§ **Prompt**
Word for word, please copy the listing below, with its pictures left out.

§ **Data**
********************

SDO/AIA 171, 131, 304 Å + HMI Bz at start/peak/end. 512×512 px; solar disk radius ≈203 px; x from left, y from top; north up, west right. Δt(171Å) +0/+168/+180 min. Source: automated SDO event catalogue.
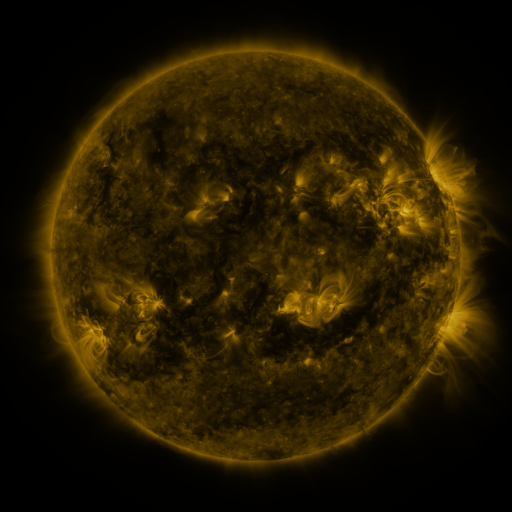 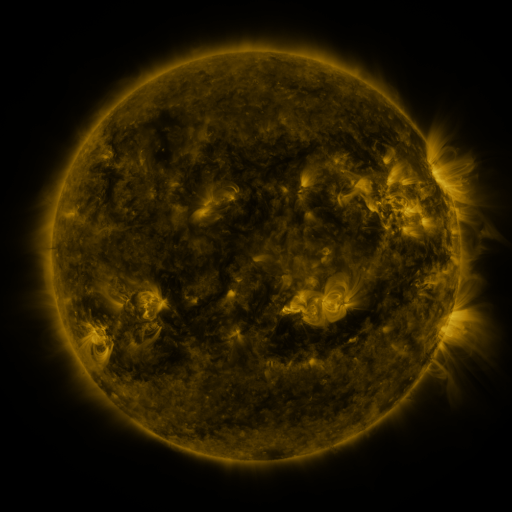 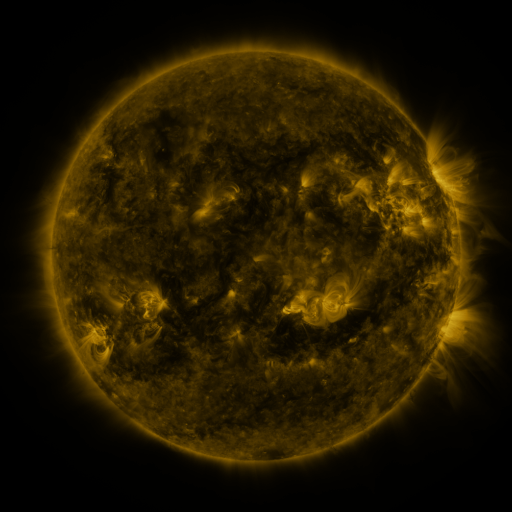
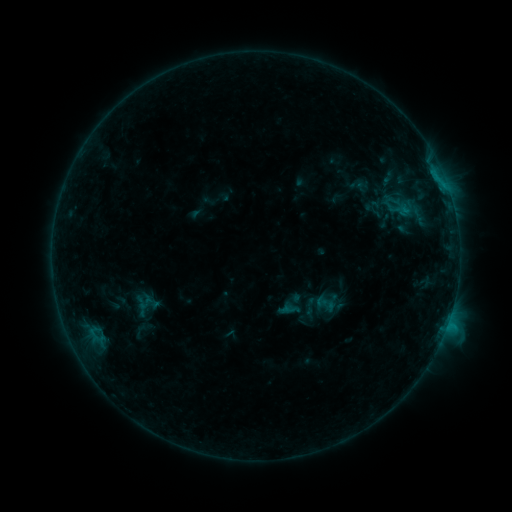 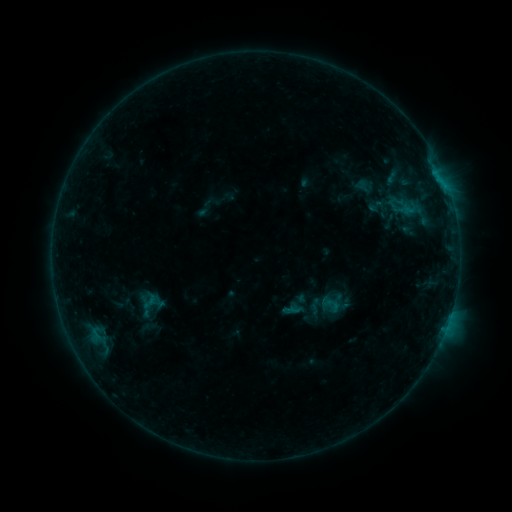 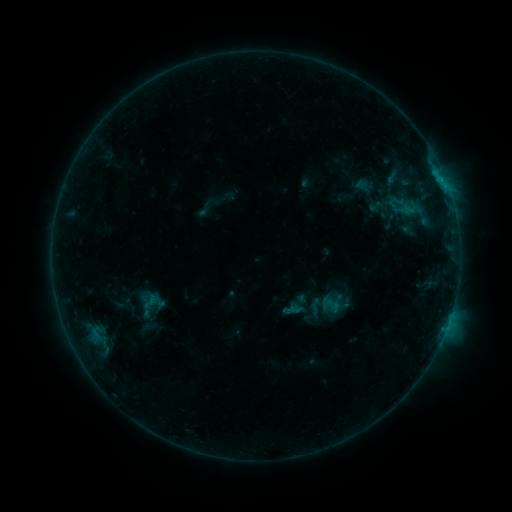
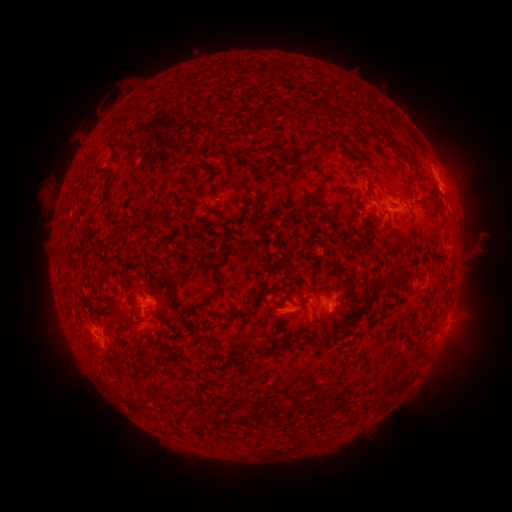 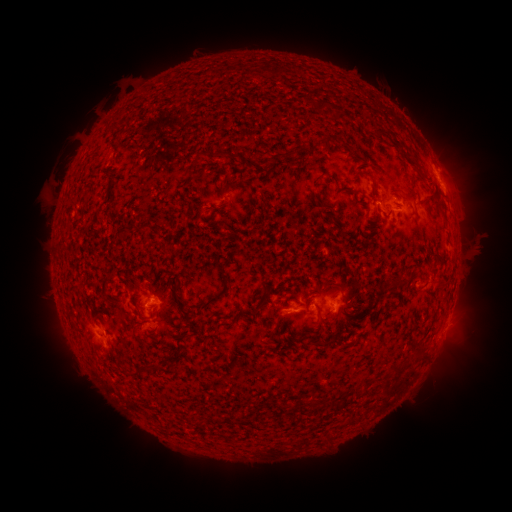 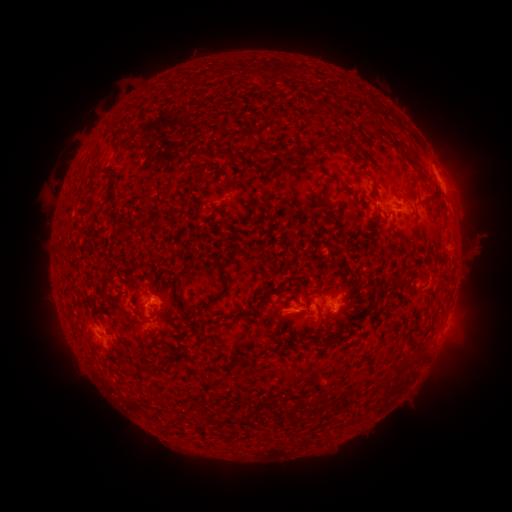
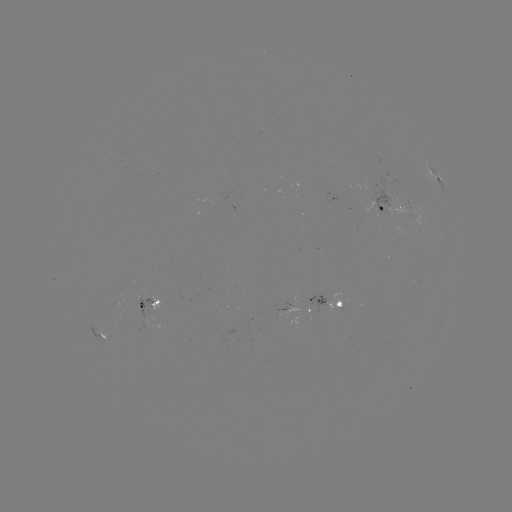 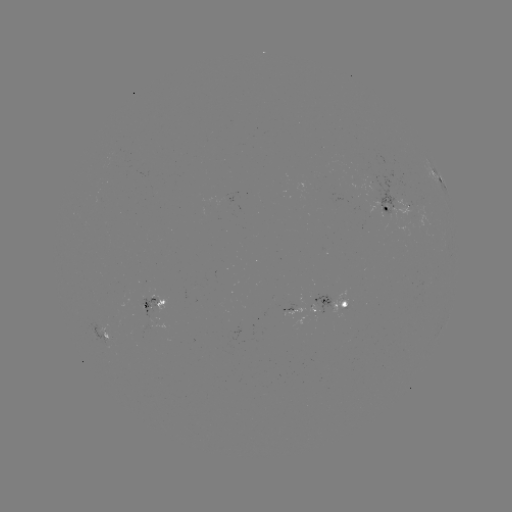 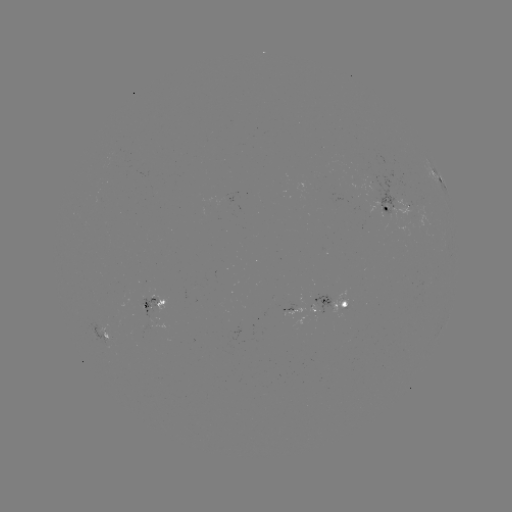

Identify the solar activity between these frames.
emerging-flux region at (383, 203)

********************

§ **Solution**
SDO/AIA 171, 131, 304 Å + HMI Bz at start/peak/end. 512×512 px; solar disk radius ≈203 px; x from left, y from top; north up, west right. Δt(171Å) +0/+168/+180 min. Source: automated SDO event catalogue.

Identify the solar activity between these frames.
emerging-flux region at (383, 203)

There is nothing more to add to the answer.